--- MATERIALS PROVIDED ---
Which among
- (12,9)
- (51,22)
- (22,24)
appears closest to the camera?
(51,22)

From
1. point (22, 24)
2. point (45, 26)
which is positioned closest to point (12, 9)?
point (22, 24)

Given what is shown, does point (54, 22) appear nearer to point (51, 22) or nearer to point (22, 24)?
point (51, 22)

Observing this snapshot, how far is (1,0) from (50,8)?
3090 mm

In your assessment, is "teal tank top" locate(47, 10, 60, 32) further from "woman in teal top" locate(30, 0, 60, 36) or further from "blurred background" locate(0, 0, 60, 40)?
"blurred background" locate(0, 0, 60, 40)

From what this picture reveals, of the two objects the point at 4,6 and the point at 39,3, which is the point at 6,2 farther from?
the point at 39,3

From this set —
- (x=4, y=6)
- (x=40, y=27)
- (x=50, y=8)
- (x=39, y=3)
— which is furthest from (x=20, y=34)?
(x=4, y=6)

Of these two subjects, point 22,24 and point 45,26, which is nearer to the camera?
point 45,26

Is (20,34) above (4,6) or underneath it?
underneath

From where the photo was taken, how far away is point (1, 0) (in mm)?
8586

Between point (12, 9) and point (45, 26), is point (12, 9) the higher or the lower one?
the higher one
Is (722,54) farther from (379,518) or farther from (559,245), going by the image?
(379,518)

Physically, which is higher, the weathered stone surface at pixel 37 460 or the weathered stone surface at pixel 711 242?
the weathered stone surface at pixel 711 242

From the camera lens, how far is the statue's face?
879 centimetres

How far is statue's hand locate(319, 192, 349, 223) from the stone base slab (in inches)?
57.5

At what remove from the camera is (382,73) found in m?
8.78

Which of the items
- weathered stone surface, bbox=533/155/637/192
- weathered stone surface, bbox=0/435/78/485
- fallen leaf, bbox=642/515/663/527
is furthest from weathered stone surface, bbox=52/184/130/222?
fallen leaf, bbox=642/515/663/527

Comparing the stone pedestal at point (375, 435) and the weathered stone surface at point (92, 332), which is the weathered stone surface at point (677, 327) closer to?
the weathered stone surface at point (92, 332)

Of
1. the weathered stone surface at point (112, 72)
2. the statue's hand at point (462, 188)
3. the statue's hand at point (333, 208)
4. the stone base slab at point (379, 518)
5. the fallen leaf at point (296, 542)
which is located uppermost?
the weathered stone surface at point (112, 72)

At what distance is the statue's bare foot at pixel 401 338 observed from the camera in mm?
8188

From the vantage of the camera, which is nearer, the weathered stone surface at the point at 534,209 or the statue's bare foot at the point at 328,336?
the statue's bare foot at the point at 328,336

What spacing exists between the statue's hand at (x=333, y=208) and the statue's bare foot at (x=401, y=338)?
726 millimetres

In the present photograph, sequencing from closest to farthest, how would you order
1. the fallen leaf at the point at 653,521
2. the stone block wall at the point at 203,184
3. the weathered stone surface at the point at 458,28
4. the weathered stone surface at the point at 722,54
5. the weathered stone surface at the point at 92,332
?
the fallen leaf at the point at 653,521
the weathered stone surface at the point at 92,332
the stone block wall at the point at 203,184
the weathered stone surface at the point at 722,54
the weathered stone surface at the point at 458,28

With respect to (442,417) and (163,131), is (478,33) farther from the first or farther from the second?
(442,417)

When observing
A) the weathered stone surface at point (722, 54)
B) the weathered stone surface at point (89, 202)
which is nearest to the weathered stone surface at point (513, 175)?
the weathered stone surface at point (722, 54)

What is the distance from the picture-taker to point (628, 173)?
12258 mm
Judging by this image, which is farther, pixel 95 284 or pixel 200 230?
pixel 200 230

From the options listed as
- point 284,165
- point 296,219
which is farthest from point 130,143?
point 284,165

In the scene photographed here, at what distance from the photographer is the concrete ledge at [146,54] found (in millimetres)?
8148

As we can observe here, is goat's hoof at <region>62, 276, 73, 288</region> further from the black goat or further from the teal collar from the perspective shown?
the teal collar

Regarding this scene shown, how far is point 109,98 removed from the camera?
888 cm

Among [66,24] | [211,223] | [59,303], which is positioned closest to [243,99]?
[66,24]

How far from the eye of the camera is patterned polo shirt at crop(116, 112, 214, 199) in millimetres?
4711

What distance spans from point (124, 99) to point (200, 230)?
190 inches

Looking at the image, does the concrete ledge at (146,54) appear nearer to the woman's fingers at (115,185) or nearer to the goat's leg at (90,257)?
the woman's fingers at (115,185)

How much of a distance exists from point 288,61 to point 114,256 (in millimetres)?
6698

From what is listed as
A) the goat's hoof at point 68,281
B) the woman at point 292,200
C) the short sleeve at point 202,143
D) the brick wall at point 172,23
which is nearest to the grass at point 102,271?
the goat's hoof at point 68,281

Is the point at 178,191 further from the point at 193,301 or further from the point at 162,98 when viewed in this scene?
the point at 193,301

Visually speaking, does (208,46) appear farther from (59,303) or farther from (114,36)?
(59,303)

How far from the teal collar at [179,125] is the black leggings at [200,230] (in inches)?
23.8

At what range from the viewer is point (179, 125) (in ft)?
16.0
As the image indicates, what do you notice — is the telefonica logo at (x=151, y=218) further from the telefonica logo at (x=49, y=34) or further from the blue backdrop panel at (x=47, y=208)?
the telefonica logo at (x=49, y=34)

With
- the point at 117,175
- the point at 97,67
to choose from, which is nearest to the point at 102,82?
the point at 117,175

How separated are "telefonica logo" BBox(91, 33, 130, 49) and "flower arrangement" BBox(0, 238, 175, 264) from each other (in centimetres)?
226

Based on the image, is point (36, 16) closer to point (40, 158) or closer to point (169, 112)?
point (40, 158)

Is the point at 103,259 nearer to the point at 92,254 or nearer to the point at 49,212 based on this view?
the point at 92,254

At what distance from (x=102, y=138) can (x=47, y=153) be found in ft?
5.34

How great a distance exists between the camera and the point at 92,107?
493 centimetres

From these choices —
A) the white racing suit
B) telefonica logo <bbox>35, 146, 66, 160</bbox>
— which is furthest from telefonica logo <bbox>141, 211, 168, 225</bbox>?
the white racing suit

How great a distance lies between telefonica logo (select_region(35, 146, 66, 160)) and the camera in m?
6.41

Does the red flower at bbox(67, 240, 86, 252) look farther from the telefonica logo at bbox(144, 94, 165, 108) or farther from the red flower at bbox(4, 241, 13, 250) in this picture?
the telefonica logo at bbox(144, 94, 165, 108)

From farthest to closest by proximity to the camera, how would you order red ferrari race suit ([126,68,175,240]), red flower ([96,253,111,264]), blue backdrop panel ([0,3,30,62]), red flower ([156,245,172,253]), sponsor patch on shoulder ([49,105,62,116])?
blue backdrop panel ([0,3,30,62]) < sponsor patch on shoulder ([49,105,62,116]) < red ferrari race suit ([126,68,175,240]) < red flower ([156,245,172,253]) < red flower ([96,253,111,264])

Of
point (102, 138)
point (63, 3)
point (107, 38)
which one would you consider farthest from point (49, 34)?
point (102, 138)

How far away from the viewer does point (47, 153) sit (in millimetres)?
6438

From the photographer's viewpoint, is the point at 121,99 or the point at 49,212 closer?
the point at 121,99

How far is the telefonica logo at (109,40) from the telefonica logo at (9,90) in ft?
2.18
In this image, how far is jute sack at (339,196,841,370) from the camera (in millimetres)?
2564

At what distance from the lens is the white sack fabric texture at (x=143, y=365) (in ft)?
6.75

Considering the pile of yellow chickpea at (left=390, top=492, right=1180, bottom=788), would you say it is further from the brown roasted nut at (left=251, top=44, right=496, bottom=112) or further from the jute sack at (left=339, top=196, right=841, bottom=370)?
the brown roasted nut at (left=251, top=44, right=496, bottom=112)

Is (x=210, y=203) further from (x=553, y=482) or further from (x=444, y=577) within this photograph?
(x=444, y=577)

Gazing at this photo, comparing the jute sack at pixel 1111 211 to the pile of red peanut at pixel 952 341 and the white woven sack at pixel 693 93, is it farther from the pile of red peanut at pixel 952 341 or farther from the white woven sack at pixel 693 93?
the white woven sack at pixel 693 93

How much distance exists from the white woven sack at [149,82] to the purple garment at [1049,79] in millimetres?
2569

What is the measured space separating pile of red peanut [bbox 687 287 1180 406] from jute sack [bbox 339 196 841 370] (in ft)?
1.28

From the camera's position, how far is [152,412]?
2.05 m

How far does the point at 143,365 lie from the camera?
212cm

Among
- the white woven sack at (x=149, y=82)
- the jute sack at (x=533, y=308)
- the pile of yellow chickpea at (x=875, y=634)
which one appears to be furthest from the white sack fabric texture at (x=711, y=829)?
---
* [GIVEN TASK] Arrange the material from the line containing "Comparing the stone" up to and including the line containing "726 millimetres" as a Markdown table with the columns No. and Text. Give each non-blank line its own numbered row and omit blank lines.

* [WRITTEN SOLUTION]
| No. | Text |
|---|---|
| 1 | Comparing the stone pedestal at point (375, 435) and the weathered stone surface at point (92, 332), which is the weathered stone surface at point (677, 327) closer to? |
| 2 | the weathered stone surface at point (92, 332) |
| 3 | Of |
| 4 | 1. the weathered stone surface at point (112, 72) |
| 5 | 2. the statue's hand at point (462, 188) |
| 6 | 3. the statue's hand at point (333, 208) |
| 7 | 4. the stone base slab at point (379, 518) |
| 8 | 5. the fallen leaf at point (296, 542) |
| 9 | which is located uppermost? |
| 10 | the weathered stone surface at point (112, 72) |
| 11 | At what distance is the statue's bare foot at pixel 401 338 observed from the camera in mm? |
| 12 | 8188 |
| 13 | From the vantage of the camera, which is nearer, the weathered stone surface at the point at 534,209 or the statue's bare foot at the point at 328,336? |
| 14 | the statue's bare foot at the point at 328,336 |
| 15 | What spacing exists between the statue's hand at (x=333, y=208) and the statue's bare foot at (x=401, y=338)? |
| 16 | 726 millimetres |